Teppic acercó la cabeza a la pirámide. Estaba muy fría, y zumbaba. Teppic creyó detectar una leve vibración oculta debajo del zumbido, y le pareció que se estaba volviendo más estridente a cada momento que pasaba.

La pirámide se alzaba sobre él. IIb podría haberle explicado que eso era debido a que los muros iban descendiendo en un ángulo de 56 grados exactos, y un efecto conocido como reforzamiento hacía que la pirámide pareciese todavía más alta de lo que era en realidad. Probablemente también habría utilizado palabras como «perspectiva» y «altura virtual».

El mármol negro era tan liso como un cristal. Los canteros habían hecho un trabajo magnífico. Las grietas que había entre cada panel de textura sedosa apenas eran lo bastante anchas para insertar la punta de un cuchillo… pero bastarían.

—¿Y crees que aguantaría una sola descarga? —preguntó Teppic.

Koomi se estaba mordisqueando las uñas, y parecía nervioso.

—Fuego —dijo—. Eso las detendría. Son muy inflamables, todo el mundo lo sabe. O agua… Probablemente se disolverían.

—Algunas de ellas estaban destruyendo las pirámides —dijo el gran sacerdote de Juf, el Dios con Cabeza de Cobra del Papiro.

—No sé por qué será, pero los muertos que salen de la tumba siempre están de muy mal humor —dijo otro sacerdote.

Koomi observó con creciente perplejidad al ejército que se aproximaba hacia ellos.

—¿Dónde está Dios? —preguntó. El anciano gran sacerdote fue empujado hacia la primera fila del grupo de sacerdotes.

—¿Qué he de decirles? —le preguntó Koomi.

Afirmar que Dios sonrió habría sido erróneo. Sonreír no entraba en la lista de actividades musculares que realizase con frecuencia, pero las comisuras de sus labios se arrugaron un poquito y sus párpados se entrecerraron.

—Podrías decirles que los nuevos tiempos exigen nuevos hombres —dijo—. Podrías decirles que ha llegado el momento de abrir paso a personas más jóvenes con ideas frescas. Podrías decirles que se han quedado anticuados. Sí, creo que podrías decirles todo eso…

—¡Me matarían!

—Oh, no creo que tengan tantas ganas de disfrutar de tu compañía durante toda la eternidad.

—¡Sigues siendo gran sacerdote!

—¿Por qué no hablas con ellos? —replicó Dios—. Ah, y que no se te olvide decirles que los tiempos están cambiando y que lo quieran o no tendrán que acostumbrarse a la idea de que vivimos en el Siglo de la Cobra. —Le alargó su báculo—. O como se llame este siglo, me da igual…—añadió.

Koomi sintió que los ojos de sus hermanos y su hermana en el sacerdocio se clavaban en su rostro. Carraspeó, se puso bien los pliegues de la túnica y se volvió hacia las momias.

Las momias estaban canturreando lo que parecía una sola palabra repetida una y otra vez. Koomi no logró distinguirla con claridad, pero fuera la que fuese no cabía duda de que se estaban tomando el cántico con mucho entusiasmo.

Koomi alzó el báculo y la luz acuosa hizo que las serpientes de madera parecieran desusadamente vivas.

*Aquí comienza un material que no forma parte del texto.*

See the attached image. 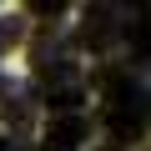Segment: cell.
<instances>
[{
  "instance_id": "obj_1",
  "label": "cell",
  "mask_w": 151,
  "mask_h": 151,
  "mask_svg": "<svg viewBox=\"0 0 151 151\" xmlns=\"http://www.w3.org/2000/svg\"><path fill=\"white\" fill-rule=\"evenodd\" d=\"M116 30H121V20H116L106 5H91V10H86V20H81L76 45L91 50V55H106V50H111V40H116Z\"/></svg>"
},
{
  "instance_id": "obj_3",
  "label": "cell",
  "mask_w": 151,
  "mask_h": 151,
  "mask_svg": "<svg viewBox=\"0 0 151 151\" xmlns=\"http://www.w3.org/2000/svg\"><path fill=\"white\" fill-rule=\"evenodd\" d=\"M86 136H91L86 116H55V121L45 126V151H81Z\"/></svg>"
},
{
  "instance_id": "obj_2",
  "label": "cell",
  "mask_w": 151,
  "mask_h": 151,
  "mask_svg": "<svg viewBox=\"0 0 151 151\" xmlns=\"http://www.w3.org/2000/svg\"><path fill=\"white\" fill-rule=\"evenodd\" d=\"M35 70L45 76V81H60V76H70V40H55V35H40L35 50H30Z\"/></svg>"
},
{
  "instance_id": "obj_7",
  "label": "cell",
  "mask_w": 151,
  "mask_h": 151,
  "mask_svg": "<svg viewBox=\"0 0 151 151\" xmlns=\"http://www.w3.org/2000/svg\"><path fill=\"white\" fill-rule=\"evenodd\" d=\"M30 15H40V20H60L65 5H60V0H40V5H30Z\"/></svg>"
},
{
  "instance_id": "obj_4",
  "label": "cell",
  "mask_w": 151,
  "mask_h": 151,
  "mask_svg": "<svg viewBox=\"0 0 151 151\" xmlns=\"http://www.w3.org/2000/svg\"><path fill=\"white\" fill-rule=\"evenodd\" d=\"M106 131L116 136V146H131L146 136V111H126V106H106Z\"/></svg>"
},
{
  "instance_id": "obj_6",
  "label": "cell",
  "mask_w": 151,
  "mask_h": 151,
  "mask_svg": "<svg viewBox=\"0 0 151 151\" xmlns=\"http://www.w3.org/2000/svg\"><path fill=\"white\" fill-rule=\"evenodd\" d=\"M15 40H20V20L15 15H0V50H10Z\"/></svg>"
},
{
  "instance_id": "obj_5",
  "label": "cell",
  "mask_w": 151,
  "mask_h": 151,
  "mask_svg": "<svg viewBox=\"0 0 151 151\" xmlns=\"http://www.w3.org/2000/svg\"><path fill=\"white\" fill-rule=\"evenodd\" d=\"M86 101V86L76 81V76H60V81H45V106L60 111V116H76Z\"/></svg>"
}]
</instances>
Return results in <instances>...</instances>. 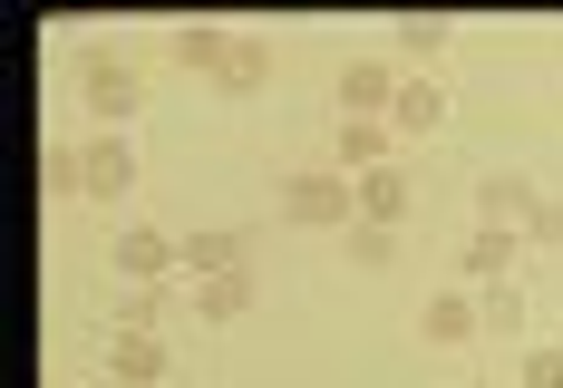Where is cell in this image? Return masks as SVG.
<instances>
[{
  "instance_id": "6da1fadb",
  "label": "cell",
  "mask_w": 563,
  "mask_h": 388,
  "mask_svg": "<svg viewBox=\"0 0 563 388\" xmlns=\"http://www.w3.org/2000/svg\"><path fill=\"white\" fill-rule=\"evenodd\" d=\"M273 214L301 223V233H350V223H360V185H350L340 166H301V175H282Z\"/></svg>"
},
{
  "instance_id": "7a4b0ae2",
  "label": "cell",
  "mask_w": 563,
  "mask_h": 388,
  "mask_svg": "<svg viewBox=\"0 0 563 388\" xmlns=\"http://www.w3.org/2000/svg\"><path fill=\"white\" fill-rule=\"evenodd\" d=\"M78 108L98 117V136H126V126H136V117H146V78H136V68H126V58H78Z\"/></svg>"
},
{
  "instance_id": "3957f363",
  "label": "cell",
  "mask_w": 563,
  "mask_h": 388,
  "mask_svg": "<svg viewBox=\"0 0 563 388\" xmlns=\"http://www.w3.org/2000/svg\"><path fill=\"white\" fill-rule=\"evenodd\" d=\"M78 195L88 204H126L136 195V146L126 136H78Z\"/></svg>"
},
{
  "instance_id": "277c9868",
  "label": "cell",
  "mask_w": 563,
  "mask_h": 388,
  "mask_svg": "<svg viewBox=\"0 0 563 388\" xmlns=\"http://www.w3.org/2000/svg\"><path fill=\"white\" fill-rule=\"evenodd\" d=\"M108 273L117 281H185V243L156 233V223H136V233H117V243H108Z\"/></svg>"
},
{
  "instance_id": "5b68a950",
  "label": "cell",
  "mask_w": 563,
  "mask_h": 388,
  "mask_svg": "<svg viewBox=\"0 0 563 388\" xmlns=\"http://www.w3.org/2000/svg\"><path fill=\"white\" fill-rule=\"evenodd\" d=\"M398 88H408L398 58H350V68H340V117H389Z\"/></svg>"
},
{
  "instance_id": "8992f818",
  "label": "cell",
  "mask_w": 563,
  "mask_h": 388,
  "mask_svg": "<svg viewBox=\"0 0 563 388\" xmlns=\"http://www.w3.org/2000/svg\"><path fill=\"white\" fill-rule=\"evenodd\" d=\"M331 166L360 185V175H379L398 166V136H389V117H340V136H331Z\"/></svg>"
},
{
  "instance_id": "52a82bcc",
  "label": "cell",
  "mask_w": 563,
  "mask_h": 388,
  "mask_svg": "<svg viewBox=\"0 0 563 388\" xmlns=\"http://www.w3.org/2000/svg\"><path fill=\"white\" fill-rule=\"evenodd\" d=\"M515 253H525V233H515V223H476V233L456 243V281H466V291H486V281L515 273Z\"/></svg>"
},
{
  "instance_id": "ba28073f",
  "label": "cell",
  "mask_w": 563,
  "mask_h": 388,
  "mask_svg": "<svg viewBox=\"0 0 563 388\" xmlns=\"http://www.w3.org/2000/svg\"><path fill=\"white\" fill-rule=\"evenodd\" d=\"M389 49L408 58V78H428V68L456 49V20H448V10H398V20H389Z\"/></svg>"
},
{
  "instance_id": "9c48e42d",
  "label": "cell",
  "mask_w": 563,
  "mask_h": 388,
  "mask_svg": "<svg viewBox=\"0 0 563 388\" xmlns=\"http://www.w3.org/2000/svg\"><path fill=\"white\" fill-rule=\"evenodd\" d=\"M243 263H253V223H205V233H185V281L243 273Z\"/></svg>"
},
{
  "instance_id": "30bf717a",
  "label": "cell",
  "mask_w": 563,
  "mask_h": 388,
  "mask_svg": "<svg viewBox=\"0 0 563 388\" xmlns=\"http://www.w3.org/2000/svg\"><path fill=\"white\" fill-rule=\"evenodd\" d=\"M185 311H195V321H214V331H233V321L253 311V263H243V273H205V281H185Z\"/></svg>"
},
{
  "instance_id": "8fae6325",
  "label": "cell",
  "mask_w": 563,
  "mask_h": 388,
  "mask_svg": "<svg viewBox=\"0 0 563 388\" xmlns=\"http://www.w3.org/2000/svg\"><path fill=\"white\" fill-rule=\"evenodd\" d=\"M418 340H428V350H456V340H476V291H466V281L428 291V301H418Z\"/></svg>"
},
{
  "instance_id": "7c38bea8",
  "label": "cell",
  "mask_w": 563,
  "mask_h": 388,
  "mask_svg": "<svg viewBox=\"0 0 563 388\" xmlns=\"http://www.w3.org/2000/svg\"><path fill=\"white\" fill-rule=\"evenodd\" d=\"M166 369H175L166 331H108V379H136V388H156Z\"/></svg>"
},
{
  "instance_id": "4fadbf2b",
  "label": "cell",
  "mask_w": 563,
  "mask_h": 388,
  "mask_svg": "<svg viewBox=\"0 0 563 388\" xmlns=\"http://www.w3.org/2000/svg\"><path fill=\"white\" fill-rule=\"evenodd\" d=\"M233 49H243V40H233V30H214V20H185V30L166 40V58H175V68H195V78H224Z\"/></svg>"
},
{
  "instance_id": "5bb4252c",
  "label": "cell",
  "mask_w": 563,
  "mask_h": 388,
  "mask_svg": "<svg viewBox=\"0 0 563 388\" xmlns=\"http://www.w3.org/2000/svg\"><path fill=\"white\" fill-rule=\"evenodd\" d=\"M534 204H544V195H534V185H525V175H476V223H515V233H525V214H534Z\"/></svg>"
},
{
  "instance_id": "9a60e30c",
  "label": "cell",
  "mask_w": 563,
  "mask_h": 388,
  "mask_svg": "<svg viewBox=\"0 0 563 388\" xmlns=\"http://www.w3.org/2000/svg\"><path fill=\"white\" fill-rule=\"evenodd\" d=\"M166 311H185V281H126L117 291V331H166Z\"/></svg>"
},
{
  "instance_id": "2e32d148",
  "label": "cell",
  "mask_w": 563,
  "mask_h": 388,
  "mask_svg": "<svg viewBox=\"0 0 563 388\" xmlns=\"http://www.w3.org/2000/svg\"><path fill=\"white\" fill-rule=\"evenodd\" d=\"M438 126H448V88L438 78H408L398 108H389V136H438Z\"/></svg>"
},
{
  "instance_id": "e0dca14e",
  "label": "cell",
  "mask_w": 563,
  "mask_h": 388,
  "mask_svg": "<svg viewBox=\"0 0 563 388\" xmlns=\"http://www.w3.org/2000/svg\"><path fill=\"white\" fill-rule=\"evenodd\" d=\"M525 321H534V301H525V281H486L476 291V331H496V340H525Z\"/></svg>"
},
{
  "instance_id": "ac0fdd59",
  "label": "cell",
  "mask_w": 563,
  "mask_h": 388,
  "mask_svg": "<svg viewBox=\"0 0 563 388\" xmlns=\"http://www.w3.org/2000/svg\"><path fill=\"white\" fill-rule=\"evenodd\" d=\"M263 88H273V40H243V49L224 58V78H214V98L243 108V98H263Z\"/></svg>"
},
{
  "instance_id": "d6986e66",
  "label": "cell",
  "mask_w": 563,
  "mask_h": 388,
  "mask_svg": "<svg viewBox=\"0 0 563 388\" xmlns=\"http://www.w3.org/2000/svg\"><path fill=\"white\" fill-rule=\"evenodd\" d=\"M360 223H408V166H379V175H360Z\"/></svg>"
},
{
  "instance_id": "ffe728a7",
  "label": "cell",
  "mask_w": 563,
  "mask_h": 388,
  "mask_svg": "<svg viewBox=\"0 0 563 388\" xmlns=\"http://www.w3.org/2000/svg\"><path fill=\"white\" fill-rule=\"evenodd\" d=\"M340 253H350V273H389V263H398V233H389V223H350Z\"/></svg>"
},
{
  "instance_id": "44dd1931",
  "label": "cell",
  "mask_w": 563,
  "mask_h": 388,
  "mask_svg": "<svg viewBox=\"0 0 563 388\" xmlns=\"http://www.w3.org/2000/svg\"><path fill=\"white\" fill-rule=\"evenodd\" d=\"M40 195H49V204H78V146H49V156H40Z\"/></svg>"
},
{
  "instance_id": "7402d4cb",
  "label": "cell",
  "mask_w": 563,
  "mask_h": 388,
  "mask_svg": "<svg viewBox=\"0 0 563 388\" xmlns=\"http://www.w3.org/2000/svg\"><path fill=\"white\" fill-rule=\"evenodd\" d=\"M515 388H563V350H525L515 359Z\"/></svg>"
},
{
  "instance_id": "603a6c76",
  "label": "cell",
  "mask_w": 563,
  "mask_h": 388,
  "mask_svg": "<svg viewBox=\"0 0 563 388\" xmlns=\"http://www.w3.org/2000/svg\"><path fill=\"white\" fill-rule=\"evenodd\" d=\"M525 243H544V253H563V195H544V204L525 214Z\"/></svg>"
},
{
  "instance_id": "cb8c5ba5",
  "label": "cell",
  "mask_w": 563,
  "mask_h": 388,
  "mask_svg": "<svg viewBox=\"0 0 563 388\" xmlns=\"http://www.w3.org/2000/svg\"><path fill=\"white\" fill-rule=\"evenodd\" d=\"M98 388H136V379H98Z\"/></svg>"
},
{
  "instance_id": "d4e9b609",
  "label": "cell",
  "mask_w": 563,
  "mask_h": 388,
  "mask_svg": "<svg viewBox=\"0 0 563 388\" xmlns=\"http://www.w3.org/2000/svg\"><path fill=\"white\" fill-rule=\"evenodd\" d=\"M476 388H496V379H476Z\"/></svg>"
}]
</instances>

Los dioses del Disco —y nos referimos a los dioses del gran consenso popular, los que realmente moran en su Valhalla particular semi-desconectado del mundo que se encuentra en esas montañas centrales de alturas imposibles y que se entretienen observando la ridícula agitación de los mortales mientras redactan quejas interminables en las que se deplora el que la influencia de los gigantes de Hielo haya hecho bajar el valor de las propiedades en las regiones celestes— siempre se han sentido fascinados por la increíble capacidad de decir exactamente las palabras menos adecuadas en el peor momento imaginable, de la que ha dado tan repetidas muestras la humanidad.

No se refieren a errores tan fáciles de cometer como «Os aseguro que no corremos ningún peligro» o «Los que gruñen tanto nunca muerden», sino a frasecitas sencillas que son introducidas en situaciones muy difíciles produciendo un efecto general muy parecido al que se obtendría si se deslizara una barra de acero entre los engranajes de una turbina de 660 megawatios de potencia que gira a 3.000 revoluciones por minuto.

Y cualquier estudioso de esa curiosa tendencia a meter la extremidad locomotora allí donde debería estar la lengua que distingue a la humanidad debería estar de acuerdo en que cuando se abran los sobres que contienen las votaciones de los jueces la maravillosa aportación de Ptra-hi-dor Koomi —«Abandonad este lugar, espectros repugnantes y pestilenciales», para ser exactos—, contará con muchas posibilidades de ser considerada como el saludo más imbécil y poco adecuado de todos los tiempos.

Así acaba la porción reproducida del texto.